The second part of the masculine mandate is found in the word, “keep.” The Hebrew word, shamar, is also translated, “watch over,” “guard,” “protect.” “A man is not only to wield the plow but also bear the sword. Being God’s deputy lord in the garden, Adam was not only to make it fruitful but also to keep it safe,” (pa 15.) To be a man is to stand up and be counted when there is danger or other evil to be faced. Phillips applies this calling to be protectors throughout the book. In our families, our presence is to make our wives and children feel safe and secure. At church we stand for truth and righteousness. In society we stand up against evil and defend our families and nation from danger.

In the second half of the book, besides his excellent application of the masculine mandate to our marriages, child rearing, and church life, Philips includes a chapter entitled, Men In Friendship. He draws upon the relationship of Jonathan and David for practical insight about male friendships.

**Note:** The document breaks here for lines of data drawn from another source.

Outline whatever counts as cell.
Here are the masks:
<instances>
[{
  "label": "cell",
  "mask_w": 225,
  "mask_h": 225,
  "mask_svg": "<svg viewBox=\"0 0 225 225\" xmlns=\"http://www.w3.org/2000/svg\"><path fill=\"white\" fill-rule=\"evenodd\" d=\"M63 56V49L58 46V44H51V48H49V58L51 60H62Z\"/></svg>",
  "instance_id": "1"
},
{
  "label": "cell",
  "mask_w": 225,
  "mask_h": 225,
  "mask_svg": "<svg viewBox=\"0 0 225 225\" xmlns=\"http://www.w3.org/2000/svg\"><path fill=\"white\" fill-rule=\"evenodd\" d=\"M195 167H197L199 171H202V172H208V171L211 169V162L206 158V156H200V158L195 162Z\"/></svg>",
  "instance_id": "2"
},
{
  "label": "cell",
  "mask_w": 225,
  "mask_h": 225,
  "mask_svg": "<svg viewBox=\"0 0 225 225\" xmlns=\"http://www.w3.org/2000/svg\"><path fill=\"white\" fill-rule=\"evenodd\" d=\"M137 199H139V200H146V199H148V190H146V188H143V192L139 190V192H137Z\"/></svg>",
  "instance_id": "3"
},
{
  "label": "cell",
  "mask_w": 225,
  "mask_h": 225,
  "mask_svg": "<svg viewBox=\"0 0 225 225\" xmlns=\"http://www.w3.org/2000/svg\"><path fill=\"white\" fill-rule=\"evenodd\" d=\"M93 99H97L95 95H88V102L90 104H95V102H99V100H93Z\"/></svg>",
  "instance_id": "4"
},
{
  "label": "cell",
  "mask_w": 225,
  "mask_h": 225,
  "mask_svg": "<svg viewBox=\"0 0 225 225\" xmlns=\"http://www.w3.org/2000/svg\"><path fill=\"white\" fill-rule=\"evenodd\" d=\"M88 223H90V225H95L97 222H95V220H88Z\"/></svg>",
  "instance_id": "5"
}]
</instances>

In the final chapter, Phillips rightly points out that according to Eph. 4:15-16 each follower of Jesus is being discipled by Jesus right now, through the ministry of the Holy Spirit. I’m delighted to see Phillips make this point but he doesn’t go far enough. According to the text, Jesus disciples his body, not just through the Holy Spirit, but through each member of his body being connected to the other members of the body. This truth could have significantly strengthened his chapter on men needing male friends.